Recall that the approximate distribution \(q_i\) is targeting the exact posterior \(p({\mathbf {c}}_i|{\mathbf {e}}_i,{\varvec{\theta }}^\text {old})\). So ideally, we should generate the samples \({\mathbf {c}}_i^s\) from the exact posterior. For this, we use Hamilton Monte Carlo (HMC) (Neal, 2011) as in Kingma and Welling (2013). HMC is a Markov chain Monte Carlo (MCMC) method that can be used to generate (correlated) samples from some target distribution (Martino & Elvira, 2017). More specifically, a Markov chain is generated whose stationary distribution coincides with the target distribution. By running the Markov chain for a sufficiently large number of steps one can obtain an approximate independent sample from \(p({\mathbf {c}}_i|{\mathbf {e}}_i,{\varvec{\theta }}^\text {old})\). HMC has the advantage, when well-tuned, reduces substantially the correlation among samples (Martino & Elvira, 2017). For this, it simulates a dynamical system that uses information about the gradient of the posterior, i.e., \(\nabla _{{\mathbf {c}}_i} \log p({\mathbf {c}}_i|{\mathbf {e}}_i,{\varvec{\theta }}^\text {old})\), to sample from regions of high posterior probability. In our implementation of MCEM, the HMC procedure consists of 20 leapfrog steps with small step-size (i.e., \(5 \times 10^{-4}\)) which guarantees that the acceptance rate is high enough. In practice, we only use just one sample to approximate (13). Each time, the Markov chain is initialized at the mode of the posterior distribution, which is found using quasi-newton optimization methods (i.e., L-BFGS). Of course, after optimizing the prior parameters \({\varvec{\theta }}\) using MCEM, HMC can be used to generate samples from the approximate posterior distribution \({\widehat{p}}({\mathbf {c}}|{\mathbf {e}},{\varvec{\theta }}) \propto p({\mathbf {e}}|{\mathbf {c}}){\widehat{p}}_{{\varvec{\theta }}}({\mathbf {c}})\).

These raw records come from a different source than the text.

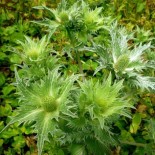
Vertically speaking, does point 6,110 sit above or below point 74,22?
below

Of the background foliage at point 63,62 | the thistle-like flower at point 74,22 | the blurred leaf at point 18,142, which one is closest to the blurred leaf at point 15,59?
the background foliage at point 63,62

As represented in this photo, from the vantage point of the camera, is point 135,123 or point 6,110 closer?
point 135,123

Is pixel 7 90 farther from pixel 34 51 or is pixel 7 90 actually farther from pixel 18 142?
pixel 34 51

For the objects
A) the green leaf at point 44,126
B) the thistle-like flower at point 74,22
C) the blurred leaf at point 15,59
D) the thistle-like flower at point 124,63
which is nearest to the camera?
the green leaf at point 44,126

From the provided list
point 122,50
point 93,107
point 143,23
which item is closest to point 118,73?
point 122,50

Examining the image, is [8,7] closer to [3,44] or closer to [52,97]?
[3,44]

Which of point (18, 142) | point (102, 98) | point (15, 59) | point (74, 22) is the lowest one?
point (18, 142)

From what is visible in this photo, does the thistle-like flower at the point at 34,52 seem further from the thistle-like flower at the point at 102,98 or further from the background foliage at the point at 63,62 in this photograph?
the thistle-like flower at the point at 102,98

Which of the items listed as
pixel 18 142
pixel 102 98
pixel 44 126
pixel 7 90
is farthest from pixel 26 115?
pixel 7 90

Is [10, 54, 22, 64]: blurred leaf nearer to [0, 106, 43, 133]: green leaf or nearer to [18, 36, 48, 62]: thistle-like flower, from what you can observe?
[18, 36, 48, 62]: thistle-like flower
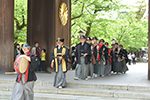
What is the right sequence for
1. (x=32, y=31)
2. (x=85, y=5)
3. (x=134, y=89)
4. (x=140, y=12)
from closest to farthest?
Answer: 1. (x=134, y=89)
2. (x=32, y=31)
3. (x=85, y=5)
4. (x=140, y=12)

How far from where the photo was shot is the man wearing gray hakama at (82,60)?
11.0 m

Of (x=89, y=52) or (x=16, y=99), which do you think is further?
(x=89, y=52)

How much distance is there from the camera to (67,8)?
1631cm

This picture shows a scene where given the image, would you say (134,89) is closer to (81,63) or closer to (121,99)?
(121,99)

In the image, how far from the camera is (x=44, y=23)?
14867 millimetres

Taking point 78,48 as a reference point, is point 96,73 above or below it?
below

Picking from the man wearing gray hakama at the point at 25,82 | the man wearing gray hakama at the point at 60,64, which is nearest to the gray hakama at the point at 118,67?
the man wearing gray hakama at the point at 60,64

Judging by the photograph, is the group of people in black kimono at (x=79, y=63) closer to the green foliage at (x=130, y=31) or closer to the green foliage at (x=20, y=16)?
the green foliage at (x=20, y=16)

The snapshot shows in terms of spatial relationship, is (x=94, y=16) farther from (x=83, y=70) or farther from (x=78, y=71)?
(x=78, y=71)

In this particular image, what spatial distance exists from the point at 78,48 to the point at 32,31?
4.90 m

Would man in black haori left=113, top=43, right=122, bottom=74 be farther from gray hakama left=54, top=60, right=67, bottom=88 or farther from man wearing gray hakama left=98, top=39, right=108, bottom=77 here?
gray hakama left=54, top=60, right=67, bottom=88

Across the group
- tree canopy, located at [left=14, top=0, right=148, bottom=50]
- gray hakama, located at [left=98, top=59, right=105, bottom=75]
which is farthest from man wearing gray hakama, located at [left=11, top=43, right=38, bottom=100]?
tree canopy, located at [left=14, top=0, right=148, bottom=50]

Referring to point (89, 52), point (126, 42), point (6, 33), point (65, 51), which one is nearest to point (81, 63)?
point (89, 52)

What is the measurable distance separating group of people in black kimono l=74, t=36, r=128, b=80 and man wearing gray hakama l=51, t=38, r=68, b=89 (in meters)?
1.54
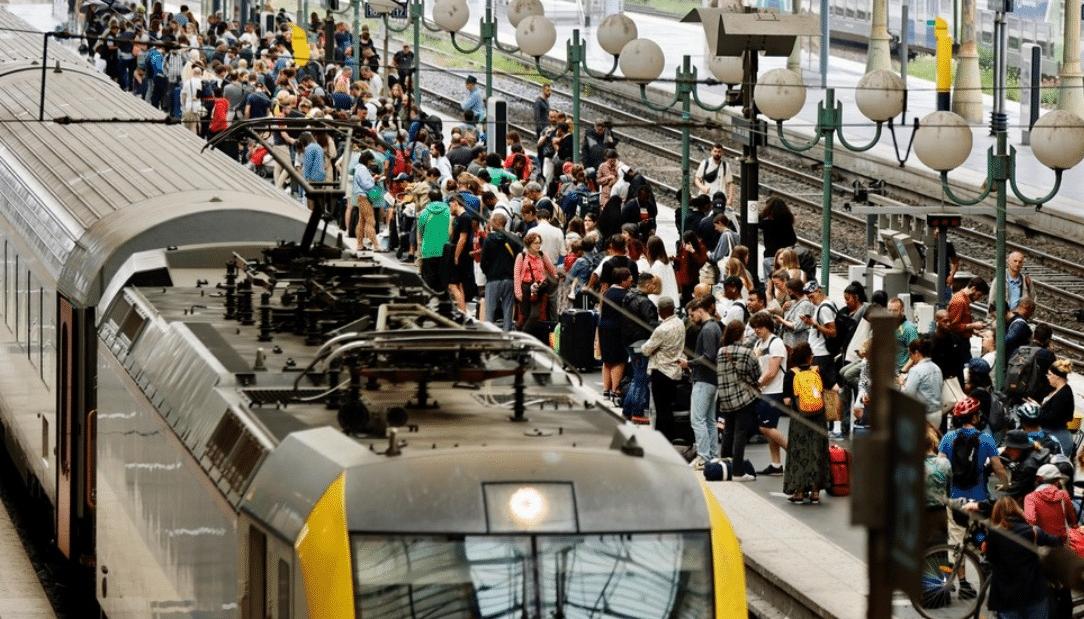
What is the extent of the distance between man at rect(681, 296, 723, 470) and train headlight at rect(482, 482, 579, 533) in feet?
32.1

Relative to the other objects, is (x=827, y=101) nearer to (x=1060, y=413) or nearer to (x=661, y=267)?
(x=661, y=267)

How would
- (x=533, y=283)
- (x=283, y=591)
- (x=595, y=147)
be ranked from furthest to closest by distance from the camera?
(x=595, y=147) → (x=533, y=283) → (x=283, y=591)

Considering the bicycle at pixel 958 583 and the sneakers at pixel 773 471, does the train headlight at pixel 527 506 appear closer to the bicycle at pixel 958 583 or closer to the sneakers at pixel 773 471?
the bicycle at pixel 958 583

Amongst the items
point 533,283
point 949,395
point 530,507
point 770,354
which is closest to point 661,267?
point 533,283

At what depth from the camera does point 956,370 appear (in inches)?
780

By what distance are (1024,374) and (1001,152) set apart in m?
2.31

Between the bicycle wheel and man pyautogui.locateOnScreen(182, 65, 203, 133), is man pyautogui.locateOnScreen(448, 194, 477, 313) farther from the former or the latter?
man pyautogui.locateOnScreen(182, 65, 203, 133)

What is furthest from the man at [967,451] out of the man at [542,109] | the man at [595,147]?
the man at [542,109]

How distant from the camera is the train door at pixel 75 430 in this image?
14992 millimetres

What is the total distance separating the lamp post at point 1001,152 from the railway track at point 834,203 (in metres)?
2.92

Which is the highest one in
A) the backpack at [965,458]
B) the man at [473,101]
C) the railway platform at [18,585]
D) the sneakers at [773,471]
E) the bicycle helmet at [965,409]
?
the man at [473,101]

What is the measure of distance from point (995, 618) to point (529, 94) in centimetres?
3373

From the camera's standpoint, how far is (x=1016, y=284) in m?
22.5

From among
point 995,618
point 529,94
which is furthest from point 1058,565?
point 529,94
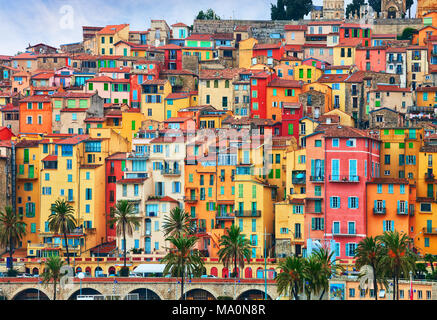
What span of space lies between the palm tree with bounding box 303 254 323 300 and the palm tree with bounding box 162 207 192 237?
18.1 metres

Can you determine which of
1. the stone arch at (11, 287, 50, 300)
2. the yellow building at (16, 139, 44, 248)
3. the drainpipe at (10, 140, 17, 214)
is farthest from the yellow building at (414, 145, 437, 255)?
the drainpipe at (10, 140, 17, 214)

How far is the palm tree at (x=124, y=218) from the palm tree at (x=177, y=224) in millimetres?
3192

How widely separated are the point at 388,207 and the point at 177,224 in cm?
1936

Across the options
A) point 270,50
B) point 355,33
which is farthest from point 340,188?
point 355,33

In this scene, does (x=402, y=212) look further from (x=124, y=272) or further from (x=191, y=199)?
(x=124, y=272)

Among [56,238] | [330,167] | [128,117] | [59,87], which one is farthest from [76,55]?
[330,167]

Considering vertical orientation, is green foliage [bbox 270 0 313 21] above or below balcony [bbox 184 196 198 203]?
above

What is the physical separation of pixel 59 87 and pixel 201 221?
33.9 meters

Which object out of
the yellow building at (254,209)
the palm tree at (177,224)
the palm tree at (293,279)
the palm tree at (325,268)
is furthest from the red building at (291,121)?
the palm tree at (293,279)

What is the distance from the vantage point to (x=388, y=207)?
80.1 meters

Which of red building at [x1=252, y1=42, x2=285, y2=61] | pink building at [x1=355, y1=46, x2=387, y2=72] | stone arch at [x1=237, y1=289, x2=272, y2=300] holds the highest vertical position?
red building at [x1=252, y1=42, x2=285, y2=61]

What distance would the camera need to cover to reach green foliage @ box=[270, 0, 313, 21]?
14450cm

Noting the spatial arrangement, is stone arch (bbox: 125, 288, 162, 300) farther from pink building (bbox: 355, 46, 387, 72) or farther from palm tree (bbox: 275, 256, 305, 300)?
pink building (bbox: 355, 46, 387, 72)

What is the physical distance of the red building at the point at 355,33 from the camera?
11925cm
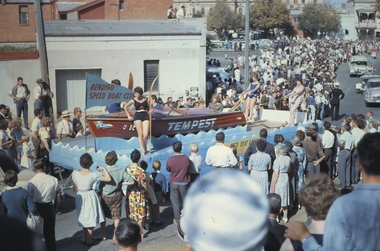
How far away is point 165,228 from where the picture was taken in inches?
391

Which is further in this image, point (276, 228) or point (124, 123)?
point (124, 123)

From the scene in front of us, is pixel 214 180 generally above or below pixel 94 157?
above

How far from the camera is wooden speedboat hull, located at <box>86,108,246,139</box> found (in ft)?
40.3

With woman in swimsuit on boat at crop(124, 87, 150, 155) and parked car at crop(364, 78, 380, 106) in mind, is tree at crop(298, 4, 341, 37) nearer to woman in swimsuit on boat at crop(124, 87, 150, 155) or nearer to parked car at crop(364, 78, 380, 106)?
parked car at crop(364, 78, 380, 106)

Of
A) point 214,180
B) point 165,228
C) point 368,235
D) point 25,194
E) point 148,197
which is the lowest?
point 165,228

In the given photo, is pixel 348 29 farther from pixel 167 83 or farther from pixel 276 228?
pixel 276 228

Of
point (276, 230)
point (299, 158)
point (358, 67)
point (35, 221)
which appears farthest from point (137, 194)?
point (358, 67)

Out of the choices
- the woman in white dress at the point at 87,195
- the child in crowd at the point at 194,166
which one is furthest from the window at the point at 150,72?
the woman in white dress at the point at 87,195

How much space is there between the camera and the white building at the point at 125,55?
23.5 meters

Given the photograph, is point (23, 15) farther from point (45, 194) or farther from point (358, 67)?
point (45, 194)

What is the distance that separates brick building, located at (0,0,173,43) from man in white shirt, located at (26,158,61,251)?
27691 millimetres

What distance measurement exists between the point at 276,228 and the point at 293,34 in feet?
320

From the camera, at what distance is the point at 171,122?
13.0m

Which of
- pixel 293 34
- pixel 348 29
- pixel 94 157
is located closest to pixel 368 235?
pixel 94 157
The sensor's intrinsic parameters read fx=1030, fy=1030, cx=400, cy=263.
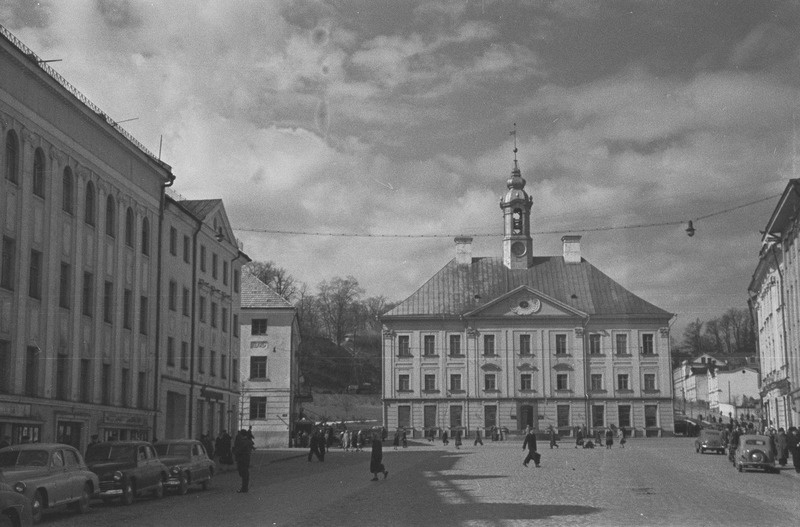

2.5 Important considerations

Note that both, the variational and MCEM methods, provide an estimation of the parameters \({\varvec{\theta }}\) of the prior. Thus, we obtain a Gaussian approximation of the prior, which is denoted here as \({\widehat{p}}_{{\varvec{\theta }}}({\mathbf {c}})\). Therefore, both techniques provide the following posterior approximation

$$\begin{aligned} {\widehat{p}}({\mathbf {c}}|{\mathbf {e}},{\varvec{\theta }})\propto p({\mathbf {e}}|{\mathbf {c}}){\widehat{p}}_{{\varvec{\theta }}}({\mathbf {c}}). \end{aligned}$$
(14)

However, the variational algorithm provides another posterior approximation given in Eq. (5), i.e.,

$$\begin{aligned} q({\mathbf {c}}|{\mathbf {e}}) = {\mathcal {N}}({\mathbf {c}}|{\varvec{\mu }}_{\text {NN}}({\mathbf {e}}), {\varvec{\Sigma }}_{\text {NN}}({\mathbf {e}})), \end{aligned}$$
(15)

which yields an important advantage with respect the previous one: given one \({\mathbf {e}}\), using \(q({\mathbf {c}}|{\mathbf {e}})\) we can easily, and at low computational cost, produce a predictive mean \({\varvec{\mu }}_{\text {NN}}({\mathbf {e}})\) and covariance \({\varvec{\Sigma }}_{\text {NN}}({\mathbf {e}})\). The approximation \({\widehat{p}}({\mathbf {c}}|{\mathbf {e}},{\varvec{\theta }})\) on the other hand would require the use of additional Monte Carlo schemes for obtaining a predictive mean and variance, for each new observation vector \({\mathbf {e}}\). Another advantage of the variational approach is the computational speed compared to the MCEM method. However, one advantage of the MCEM scheme is that it can directly handle more practical scenarios (e.g., problems involving multiple posterior modes, heavy tailed distributions, etc.) leading to better performance in terms of smaller error in the parameter estimation of the prior. The variational approach described here would require a different and more general derivation for addressing these scenarios, see e.g. Mescheder et al. (2017). These features of each method are confirmed by the results obtained in our experiments. Implementations of the two approaches can be found at github.com/dhsvendsen/rtm_vi_mcem_inference.

3 Experiments

We illustrate the strengths and weaknesses of the two approaches, first by means of informative toy experiments: One that studies the computational efficiency of the respective methods, and another which analyzes their ability to handle forward models leading to multimodal posteriors. Following this, we show how these approaches can be used to perform inference over biophysical parameters using an RTM as the forward model.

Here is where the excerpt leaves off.